Marie was quite exhausted, and became chilled. Although the weather was mild, her room was cool, and there had not been any room heater set up. I worked on getting her more stable as she held her baby to her breast. She was trembling and weak. I wanted to see the placenta out, and be sure that she was not going into shock from blood loss. Marie agreed to an injection of the synthetic oxytocic Syntocinon, and soon the placenta was birthed as I exerted some traction on the cord. Marie felt huge relief, and rested quietly.

Over the next hour or so the baby found the breast and began suckling strongly, while the mother's strength returned. I felt confident once more that any potential crisis had been averted. Later that evening when I left them, the parents were proud and happy, and ready to introduce their other little son to his new baby brother.

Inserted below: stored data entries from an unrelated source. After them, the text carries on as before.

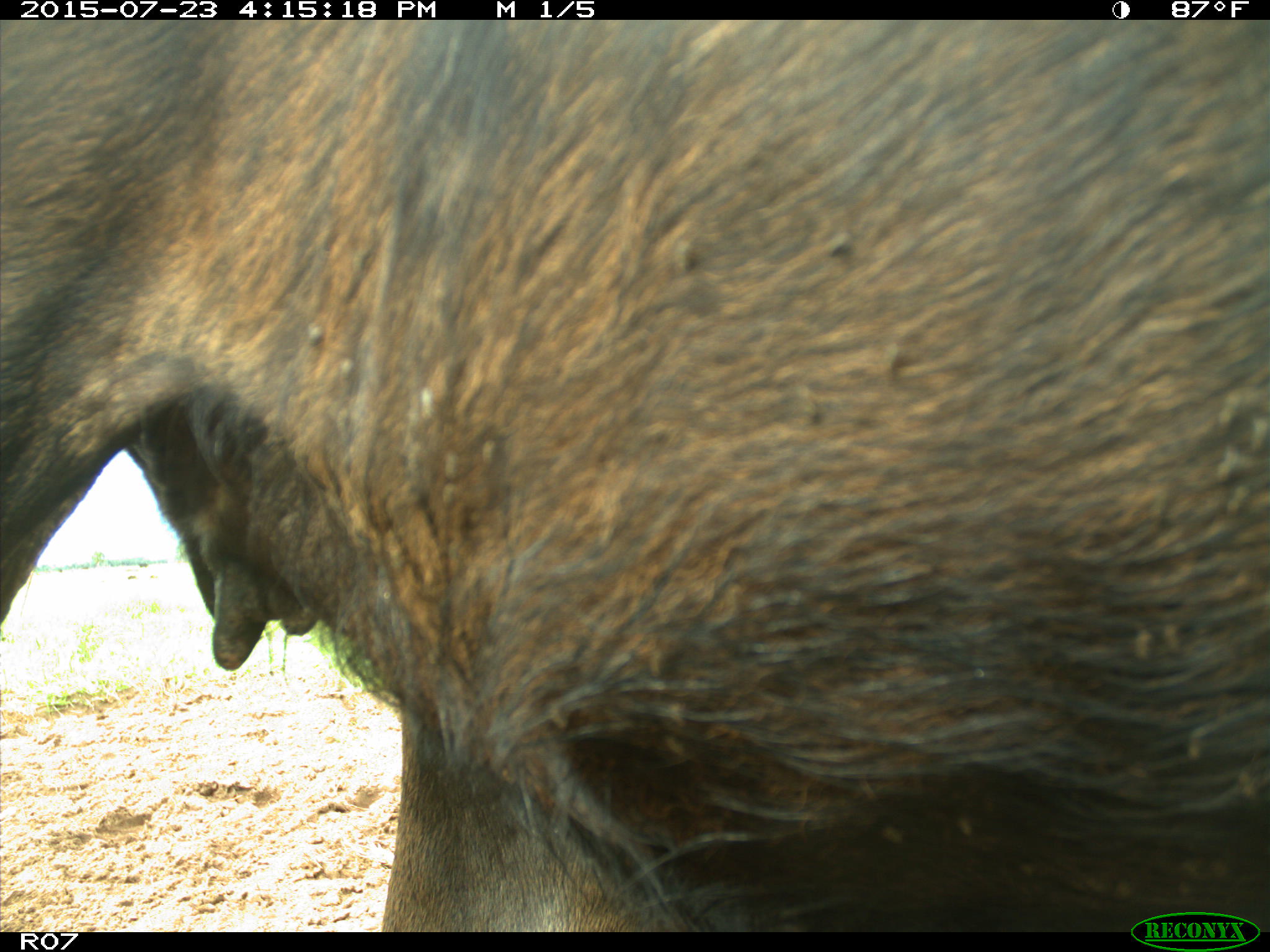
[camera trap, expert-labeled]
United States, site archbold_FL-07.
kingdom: Animalia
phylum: Chordata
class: Mammalia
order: Artiodactyla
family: Bovidae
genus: Bos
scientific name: Bos taurus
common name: domestic cow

A baby's transition from the womb to the outside world has many points at which damage or trauma can occur. These include physical - the passage through the birth canal; and physiological - the opening of the lungs to take in air for the very first time; and the closing down of the placental circulation, leaving the baby reliant on his own body's systems for circulation, excretion, and nourishment. This transition takes place in a very brief space of time, and although the transition is usually without incident, it is of profound importance to the baby.

When I visited Marie the next morning I found her well, and her partner busily attending to the household. The new baby was sleeping quietly. Marie had noticed that his skin was yellow, and had placed him next to the window to expose him to light.

Jaundice in a healthy Term baby is usually manageable at home, but this was obviously more serious than physiological jaundice. I quickly explained that we needed to take baby to hospital, so that he could receive appropriate care. A baby who develops obvious jaundice in the first 24 hours of life needs medical management without delay. I made a call to the local hospital, so that they would expect this baby in the emergency department.

A blood test confirmed that the level of jaundice was high, and the baby was admitted and put under phototherapy lights in the Special Care Nursery. Marie stayed as a 'boarder', and continued breastfeeding every three hours. Baby fed vigorously. The next day the serum bilirubin levels had increased, as expected. After 48 hours the level was falling, and they went home after three days in hospital.

Marie asked me what was the risk if we had not gone to hospital. A serious complication that occurs when severe jaundice in not treated appropriately is brain damage and deafness. In Marie's case there was no indicator prior to the birth that the baby was likely to become jaundiced. The subsequent care that the baby needed was the same whether he had been born in a birth centre, hospital, or home.